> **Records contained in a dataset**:
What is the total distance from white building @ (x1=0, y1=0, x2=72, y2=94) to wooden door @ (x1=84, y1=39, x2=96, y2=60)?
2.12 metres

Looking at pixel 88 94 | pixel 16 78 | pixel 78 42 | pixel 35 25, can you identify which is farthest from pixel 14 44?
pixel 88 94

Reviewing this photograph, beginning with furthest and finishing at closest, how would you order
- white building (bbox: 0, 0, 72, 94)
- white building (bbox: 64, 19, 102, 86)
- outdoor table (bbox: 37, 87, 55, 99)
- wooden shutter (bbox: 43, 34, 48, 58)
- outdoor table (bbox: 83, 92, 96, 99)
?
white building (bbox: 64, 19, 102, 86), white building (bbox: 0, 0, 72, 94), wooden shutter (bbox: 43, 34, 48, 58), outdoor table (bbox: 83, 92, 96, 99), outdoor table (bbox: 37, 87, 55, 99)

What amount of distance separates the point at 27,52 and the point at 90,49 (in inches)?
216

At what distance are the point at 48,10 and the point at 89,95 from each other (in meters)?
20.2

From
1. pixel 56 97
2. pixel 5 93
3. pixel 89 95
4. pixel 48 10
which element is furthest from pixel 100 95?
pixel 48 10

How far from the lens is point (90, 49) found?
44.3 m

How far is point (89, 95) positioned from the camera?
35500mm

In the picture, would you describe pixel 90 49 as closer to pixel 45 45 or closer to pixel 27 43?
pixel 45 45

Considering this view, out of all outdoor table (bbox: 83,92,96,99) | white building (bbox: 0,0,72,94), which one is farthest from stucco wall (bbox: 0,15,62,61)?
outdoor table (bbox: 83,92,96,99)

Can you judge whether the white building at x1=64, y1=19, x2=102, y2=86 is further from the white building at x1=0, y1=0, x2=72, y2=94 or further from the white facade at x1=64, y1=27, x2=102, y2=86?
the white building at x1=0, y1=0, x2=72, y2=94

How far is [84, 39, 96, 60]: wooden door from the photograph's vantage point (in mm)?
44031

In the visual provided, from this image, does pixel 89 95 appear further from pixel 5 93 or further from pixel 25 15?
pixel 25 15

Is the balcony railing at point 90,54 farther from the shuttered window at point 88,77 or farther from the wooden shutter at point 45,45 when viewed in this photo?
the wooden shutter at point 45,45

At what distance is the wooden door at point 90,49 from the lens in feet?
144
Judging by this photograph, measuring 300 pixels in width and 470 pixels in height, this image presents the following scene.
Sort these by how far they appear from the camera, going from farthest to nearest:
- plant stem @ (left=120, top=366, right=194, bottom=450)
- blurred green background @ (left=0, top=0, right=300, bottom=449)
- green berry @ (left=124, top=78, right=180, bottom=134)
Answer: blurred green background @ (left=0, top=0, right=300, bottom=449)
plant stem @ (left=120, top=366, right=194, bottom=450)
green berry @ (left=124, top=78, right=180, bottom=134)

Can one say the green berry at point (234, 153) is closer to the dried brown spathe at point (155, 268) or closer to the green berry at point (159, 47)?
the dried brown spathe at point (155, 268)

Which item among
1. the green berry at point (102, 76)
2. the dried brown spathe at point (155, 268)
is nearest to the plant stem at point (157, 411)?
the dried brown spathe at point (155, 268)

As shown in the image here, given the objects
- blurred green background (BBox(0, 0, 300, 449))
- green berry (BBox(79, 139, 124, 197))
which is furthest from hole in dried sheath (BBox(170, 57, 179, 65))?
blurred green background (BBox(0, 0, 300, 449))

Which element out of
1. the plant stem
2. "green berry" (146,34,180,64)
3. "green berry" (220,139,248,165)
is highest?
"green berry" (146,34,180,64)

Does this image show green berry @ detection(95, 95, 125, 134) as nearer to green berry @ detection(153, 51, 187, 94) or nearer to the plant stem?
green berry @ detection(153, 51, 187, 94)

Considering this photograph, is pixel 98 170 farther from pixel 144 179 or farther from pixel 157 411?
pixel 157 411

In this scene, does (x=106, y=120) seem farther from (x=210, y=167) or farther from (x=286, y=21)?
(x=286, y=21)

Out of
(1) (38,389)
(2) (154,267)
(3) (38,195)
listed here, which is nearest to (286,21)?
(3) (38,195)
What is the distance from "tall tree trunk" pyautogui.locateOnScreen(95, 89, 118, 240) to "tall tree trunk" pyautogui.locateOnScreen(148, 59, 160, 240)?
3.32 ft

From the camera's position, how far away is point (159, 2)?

> **The exercise**:
Write out the material exactly as given.

> **Answer below**:
What is the total distance from white building @ (x1=0, y1=0, x2=72, y2=94) to wooden door @ (x1=84, y1=39, x2=96, y2=60)?
2.12 metres

Looking at pixel 88 94 | pixel 16 78 | pixel 78 42 | pixel 35 25, can you identify which is farthest from pixel 14 44?
pixel 88 94

Reviewing this photograph, beginning with furthest and finishing at closest, how would you order
- white building (bbox: 0, 0, 72, 94)
- white building (bbox: 64, 19, 102, 86)
- outdoor table (bbox: 37, 87, 55, 99)
- wooden shutter (bbox: 43, 34, 48, 58)
- outdoor table (bbox: 83, 92, 96, 99)
?
white building (bbox: 64, 19, 102, 86), white building (bbox: 0, 0, 72, 94), wooden shutter (bbox: 43, 34, 48, 58), outdoor table (bbox: 83, 92, 96, 99), outdoor table (bbox: 37, 87, 55, 99)

What amount of distance separates the point at 27,52 and the point at 90,49 (in inches)?
216

At what distance are the point at 48,10 and the point at 89,95 from each other (in meters)?
20.2

From
1. pixel 56 97
2. pixel 5 93
3. pixel 89 95
4. pixel 48 10
which element is furthest from pixel 100 95?
pixel 48 10

How far from the lens is point (90, 49) found?
44.3 m

How far is point (89, 95) positioned from the camera?
35500mm

In the picture, would you describe pixel 90 49 as closer to pixel 45 45 or closer to pixel 27 43?
pixel 45 45

Considering this view, out of all outdoor table (bbox: 83,92,96,99) | white building (bbox: 0,0,72,94), which one is farthest from stucco wall (bbox: 0,15,62,61)?
outdoor table (bbox: 83,92,96,99)

Can you judge whether the white building at x1=64, y1=19, x2=102, y2=86 is further from the white building at x1=0, y1=0, x2=72, y2=94 or further from the white facade at x1=64, y1=27, x2=102, y2=86?
the white building at x1=0, y1=0, x2=72, y2=94

How far is [84, 39, 96, 60]: wooden door from the photograph's vantage point (in mm)?
44031

In the visual provided, from this image, does pixel 89 95 appear further from pixel 5 93 or further from pixel 25 15?
pixel 25 15

Is the balcony railing at point 90,54 farther from the shuttered window at point 88,77 or farther from the wooden shutter at point 45,45 when viewed in this photo?
the wooden shutter at point 45,45

At what distance is the wooden door at point 90,49 from the lens in feet?
144
Judging by this photograph, measuring 300 pixels in width and 470 pixels in height, this image presents the following scene.
Sort these by how far they appear from the camera, going from farthest to nearest:
- plant stem @ (left=120, top=366, right=194, bottom=450)
- blurred green background @ (left=0, top=0, right=300, bottom=449)
- green berry @ (left=124, top=78, right=180, bottom=134)
Answer: blurred green background @ (left=0, top=0, right=300, bottom=449)
plant stem @ (left=120, top=366, right=194, bottom=450)
green berry @ (left=124, top=78, right=180, bottom=134)

Can one say the green berry at point (234, 153) is closer to the dried brown spathe at point (155, 268) or closer to the green berry at point (159, 47)?
the dried brown spathe at point (155, 268)

Which item among
1. the green berry at point (102, 76)
2. the dried brown spathe at point (155, 268)
is nearest to the plant stem at point (157, 411)?
the dried brown spathe at point (155, 268)

As shown in the image here, given the objects
- blurred green background (BBox(0, 0, 300, 449))
- green berry (BBox(79, 139, 124, 197))
which is furthest from hole in dried sheath (BBox(170, 57, 179, 65))?
blurred green background (BBox(0, 0, 300, 449))

Which element out of
1. the plant stem
2. "green berry" (146,34,180,64)
3. "green berry" (220,139,248,165)
is highest?
"green berry" (146,34,180,64)

Does this image show green berry @ detection(95, 95, 125, 134) as nearer to green berry @ detection(153, 51, 187, 94) or nearer to the plant stem?
green berry @ detection(153, 51, 187, 94)

Considering this photograph, is pixel 98 170 farther from pixel 144 179 or farther from pixel 157 411?
pixel 157 411

In this scene, does (x=106, y=120) seem farther from (x=210, y=167) or farther from (x=286, y=21)?
(x=286, y=21)

Out of
(1) (38,389)
(2) (154,267)
(3) (38,195)
listed here, which is nearest to (286,21)?
(3) (38,195)
What is the distance from "tall tree trunk" pyautogui.locateOnScreen(95, 89, 118, 240) to "tall tree trunk" pyautogui.locateOnScreen(148, 59, 160, 240)?
3.32 ft

From the camera's position, how far away is point (159, 2)?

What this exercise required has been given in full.